Underlying the internal institutional review is the principle that we should obtain the informed consent of all those whom we are surveying. Every element of that principle is elusive. The idea that we can “inform” people of the risks of our questioning them always seems a bit odd: They are often likely to know far better what the immediate consequences can be; and in the tumultuous political environment in some countries, even a sophisticated and able observer is unlikely to be able to predict many consequences. “Consent” can be equally confusing – yes, if we sit down and administer a questionnaire, consent makes sense. But what if we engage in an informal conversation? Attend a rally? Talk with someone who clearly hopes not that we will hold the information quiet but expects us to be able to intervene with a high-level official? What if we overhear a conversation? Are harangued by an official? Questioned by a police officer? What if we are part of an informal discussion in which an argument breaks out among participants? Do our ethical obligations end?
Of course not. But that leads us to the heart of the matter: So much of what many of us learn comes not from formally structured interviews but from all the other aspects of conducting field work. We all know this; even those most reliant on formal survey research would never posit it as the substitute for all other kinds of research. And there is much of what we uncover that could embarrass or harm someone.

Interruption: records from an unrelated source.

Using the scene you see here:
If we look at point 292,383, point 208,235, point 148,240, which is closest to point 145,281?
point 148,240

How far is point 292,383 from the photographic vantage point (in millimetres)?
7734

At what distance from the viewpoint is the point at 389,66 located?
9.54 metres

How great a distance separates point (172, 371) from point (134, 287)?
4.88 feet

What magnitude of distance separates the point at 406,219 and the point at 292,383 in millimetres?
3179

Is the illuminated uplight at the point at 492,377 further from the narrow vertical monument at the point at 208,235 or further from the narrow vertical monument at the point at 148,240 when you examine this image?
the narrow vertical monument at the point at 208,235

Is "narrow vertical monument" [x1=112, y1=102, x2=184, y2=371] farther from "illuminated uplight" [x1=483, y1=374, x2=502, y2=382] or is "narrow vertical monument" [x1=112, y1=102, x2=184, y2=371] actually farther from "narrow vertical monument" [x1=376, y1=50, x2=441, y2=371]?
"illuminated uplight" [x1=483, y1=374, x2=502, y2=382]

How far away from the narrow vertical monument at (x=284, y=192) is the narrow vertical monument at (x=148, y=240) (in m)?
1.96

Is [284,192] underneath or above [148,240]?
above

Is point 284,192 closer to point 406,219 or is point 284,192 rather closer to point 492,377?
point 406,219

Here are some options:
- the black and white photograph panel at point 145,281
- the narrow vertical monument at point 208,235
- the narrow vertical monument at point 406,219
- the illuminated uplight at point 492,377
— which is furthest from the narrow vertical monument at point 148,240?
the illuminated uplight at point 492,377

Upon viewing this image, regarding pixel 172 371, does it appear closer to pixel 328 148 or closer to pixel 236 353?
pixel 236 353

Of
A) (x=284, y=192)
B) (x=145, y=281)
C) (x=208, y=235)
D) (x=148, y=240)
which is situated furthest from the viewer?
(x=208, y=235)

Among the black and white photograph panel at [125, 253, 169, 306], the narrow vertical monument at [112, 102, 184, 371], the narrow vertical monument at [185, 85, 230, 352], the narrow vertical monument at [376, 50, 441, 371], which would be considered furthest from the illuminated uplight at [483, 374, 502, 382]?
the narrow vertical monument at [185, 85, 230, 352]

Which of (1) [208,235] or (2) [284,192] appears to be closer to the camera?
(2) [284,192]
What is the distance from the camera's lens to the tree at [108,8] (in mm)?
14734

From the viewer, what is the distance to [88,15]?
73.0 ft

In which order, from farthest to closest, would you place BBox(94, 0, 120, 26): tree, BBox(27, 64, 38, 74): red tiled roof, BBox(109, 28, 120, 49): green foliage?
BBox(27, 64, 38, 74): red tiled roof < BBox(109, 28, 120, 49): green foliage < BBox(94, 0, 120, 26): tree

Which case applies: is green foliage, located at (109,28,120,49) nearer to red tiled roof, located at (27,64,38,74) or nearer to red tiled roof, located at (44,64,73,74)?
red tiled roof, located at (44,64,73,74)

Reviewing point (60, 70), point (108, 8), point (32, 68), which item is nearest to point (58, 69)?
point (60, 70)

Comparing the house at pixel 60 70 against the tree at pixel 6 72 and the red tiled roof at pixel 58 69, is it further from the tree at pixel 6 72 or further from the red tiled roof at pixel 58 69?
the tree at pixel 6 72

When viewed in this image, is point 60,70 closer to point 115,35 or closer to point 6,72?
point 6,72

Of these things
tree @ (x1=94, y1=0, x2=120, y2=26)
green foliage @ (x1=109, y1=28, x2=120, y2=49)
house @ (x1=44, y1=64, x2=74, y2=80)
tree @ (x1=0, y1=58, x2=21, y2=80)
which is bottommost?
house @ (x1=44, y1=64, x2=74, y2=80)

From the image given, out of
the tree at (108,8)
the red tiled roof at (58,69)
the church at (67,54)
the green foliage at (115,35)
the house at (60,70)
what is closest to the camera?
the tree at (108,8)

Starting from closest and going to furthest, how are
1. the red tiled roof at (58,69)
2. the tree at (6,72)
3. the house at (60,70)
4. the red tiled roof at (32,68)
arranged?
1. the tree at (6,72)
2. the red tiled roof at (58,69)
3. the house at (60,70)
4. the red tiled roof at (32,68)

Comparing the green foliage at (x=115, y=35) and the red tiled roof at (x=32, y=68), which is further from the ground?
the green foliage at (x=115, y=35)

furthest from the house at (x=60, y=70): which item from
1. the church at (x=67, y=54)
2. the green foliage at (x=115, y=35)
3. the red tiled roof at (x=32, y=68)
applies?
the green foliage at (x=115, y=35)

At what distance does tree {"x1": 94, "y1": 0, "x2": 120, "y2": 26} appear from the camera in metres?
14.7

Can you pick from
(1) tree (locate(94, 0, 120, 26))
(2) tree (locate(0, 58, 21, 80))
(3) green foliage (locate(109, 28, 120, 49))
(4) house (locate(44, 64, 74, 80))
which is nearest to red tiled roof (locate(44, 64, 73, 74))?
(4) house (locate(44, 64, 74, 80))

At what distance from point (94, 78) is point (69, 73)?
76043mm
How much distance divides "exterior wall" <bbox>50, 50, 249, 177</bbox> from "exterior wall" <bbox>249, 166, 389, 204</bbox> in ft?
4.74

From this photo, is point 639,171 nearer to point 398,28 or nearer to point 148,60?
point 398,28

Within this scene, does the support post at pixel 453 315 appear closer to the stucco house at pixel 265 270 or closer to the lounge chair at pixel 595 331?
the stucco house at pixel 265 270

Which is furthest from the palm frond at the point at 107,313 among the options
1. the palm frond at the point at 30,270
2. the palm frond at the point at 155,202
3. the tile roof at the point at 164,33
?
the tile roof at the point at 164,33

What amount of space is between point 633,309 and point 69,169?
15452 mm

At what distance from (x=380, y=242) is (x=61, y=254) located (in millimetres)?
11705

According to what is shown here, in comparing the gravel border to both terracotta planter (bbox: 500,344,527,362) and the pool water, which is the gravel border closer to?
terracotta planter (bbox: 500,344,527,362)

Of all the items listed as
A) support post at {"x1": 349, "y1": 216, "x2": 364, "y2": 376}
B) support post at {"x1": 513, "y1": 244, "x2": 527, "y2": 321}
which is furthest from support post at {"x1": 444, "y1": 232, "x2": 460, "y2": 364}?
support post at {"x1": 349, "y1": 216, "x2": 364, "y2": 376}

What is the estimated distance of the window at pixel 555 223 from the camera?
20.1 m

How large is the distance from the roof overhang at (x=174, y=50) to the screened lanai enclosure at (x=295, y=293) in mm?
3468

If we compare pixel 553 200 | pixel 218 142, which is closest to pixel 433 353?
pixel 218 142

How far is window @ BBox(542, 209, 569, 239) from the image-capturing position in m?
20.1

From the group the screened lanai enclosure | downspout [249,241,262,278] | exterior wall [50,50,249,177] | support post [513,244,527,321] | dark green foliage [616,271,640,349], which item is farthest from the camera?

What are our ethical obligations in such cases? There are several easy principles that we can follow. First, we should represent ourselves fully and accurately to those we meet. Second, we should not harm the person we are quoting. Third, we should not substitute our judgment for someone who wishes not to have sensitive information publicized – though we might sometimes supplement their judgment with ours by exercising more caution than our interlocutors might have requested.
But those principles, while most of them are laudable, do not always help us. What are our ethical obligations to tyrannical regimes or oppressive officials? Do we owe them the same protections? How do we react when we suspect – but do not know – that someone is assisting us in the expectation of help we are unlikely to be able or willing to provide?
Many of these are difficult situations that will likely be forever immune to clear rule writing. No institutional review board, however constructed, is likely to be able to give us guidance. Indeed, if such a board were staffed by people who knew our work much better, it is possible that such sympathetic familiarity would lead to too much flexibility rather than excessive rigidity.
I write not to advance answers to the detailed questions I have raised but much more modestly only to suggest that we take a slightly different view of our institutional review boards. Yes, they can be nuisances, but on how many other occasions are we required to think about the ethical implications of what we do? We can use their procedures to try to look at our work from the perspectives of those with whom we come into contact.
And when we act as mentors, what kind of signals do we send when we suggest that ethical concerns are rules to be massaged or evaded so that we can do what we really want to do? Can we deliver a more helpful message: These are not necessarily the questions you want to be asked about your research, but it is not a bad thing to be asked to consider what you are doing and its effects on those you will meet.
The bureaucratic change in our institutional environment is as good an opportunity as may arise for us to think a bit more self-consciously before conducting field research.
Nathan J. Brown is a professor of political science and international affairs at the George Washington University and non-resident senior associate at the Carnegie Endowment for International Peace.